O episódio teria ocorrido após um voo entre Georgetown e Nova York. Na mesma postagem, Rodgers alegou que a American Airlines não deveria contratar a funcionária e ainda fez uma comparação desfavorável com a JetBlue.
A publicação ganhou grande alcance e rapidamente se espalhou, provocando revolta tanto entre internautas quanto entre profissionais do setor aéreo.
Contestação sobre consentimento e relato da comissária
Em um primeiro momento, Rodgers disse que teria autorização para fotografar a comissária. A própria funcionária, porém, contestou essa versão e afirmou que não deu consentimento para que a imagem fosse exposta publicamente.
A comissária descreveu Rodgers como um “intimidador” e afirmou que ele teria construído a própria trajetória atacando e assediando outras pessoas.

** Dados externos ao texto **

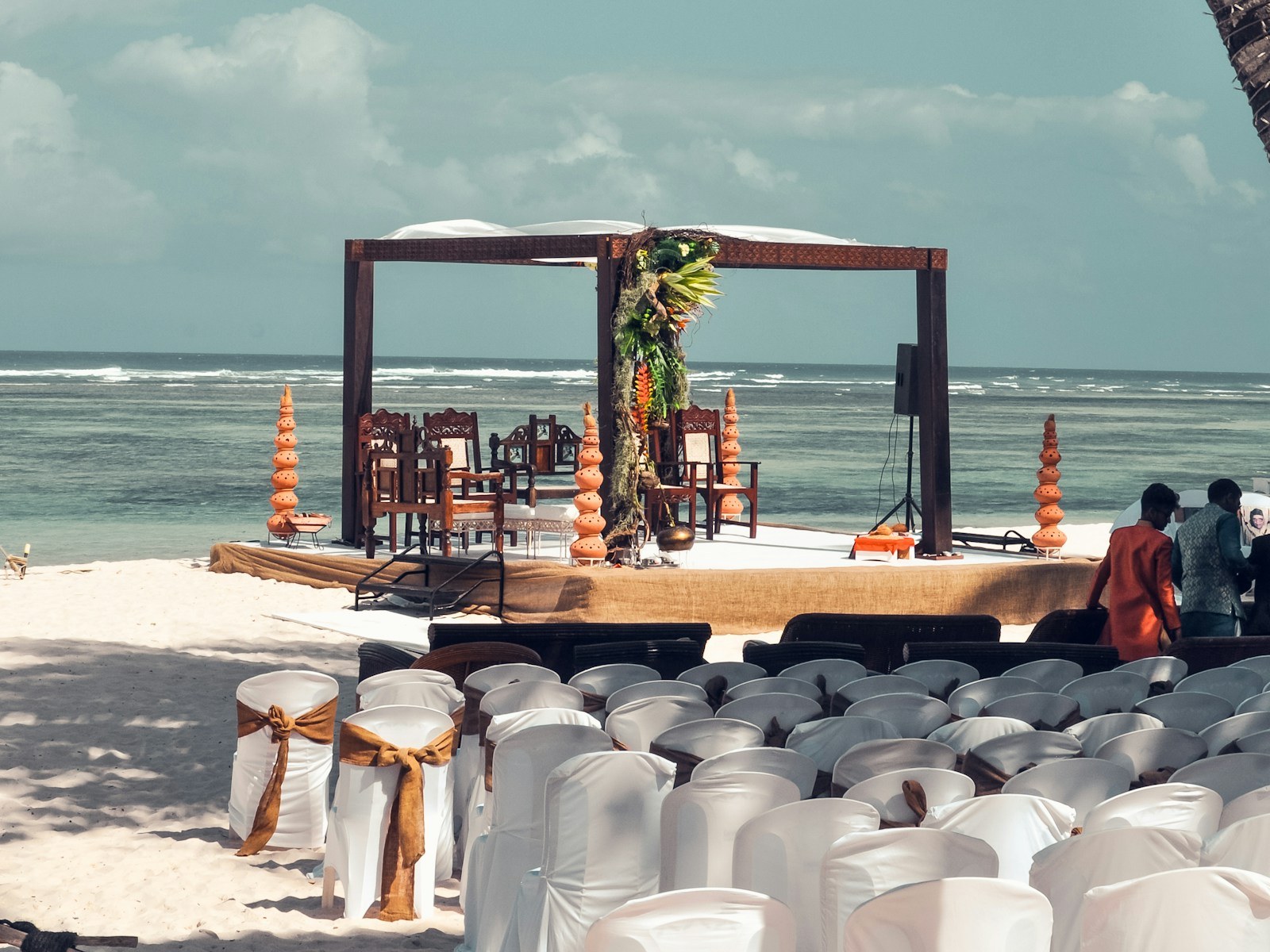 Wooden mandap set up for a destination wedding on a tropical beach, with palm trees and the ocean behind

Ela também sustentou que atuou de forma profissional durante o voo e que nada justificaria a hostilidade dirigida a ela.
Diante do que relata ter vivido a bordo e do que passou a enfrentar online, a funcionária informou que pretende adotar medidas legais para reagir ao assédio. Ela também chamou atenção para o aumento do estresse e da pressão enfrentados por equipes de cabine.
Debate sobre respeito a trabalhadores e regras de companhias aéreas
Rodgers já acumula um histórico de controvérsias, com menções a acusações de agressão e a comportamentos inadequados em locais públicos. Com isso, o caso reacendeu discussões sobre respeito a trabalhadores da aviação e sobre limites éticos na atuação de pessoas com grande alcance nas redes.
Embora, nos Estados Unidos, fotografar comissários não seja ilegal, a divulgação da imagem sem autorização e o uso de linguagem ofensiva contrariam as políticas das companhias aéreas.
Por esse motivo, surgiu um apelo para que a American Airlines proíba o influenciador de viajar com a empresa no futuro, como forma de proteger seus funcionários.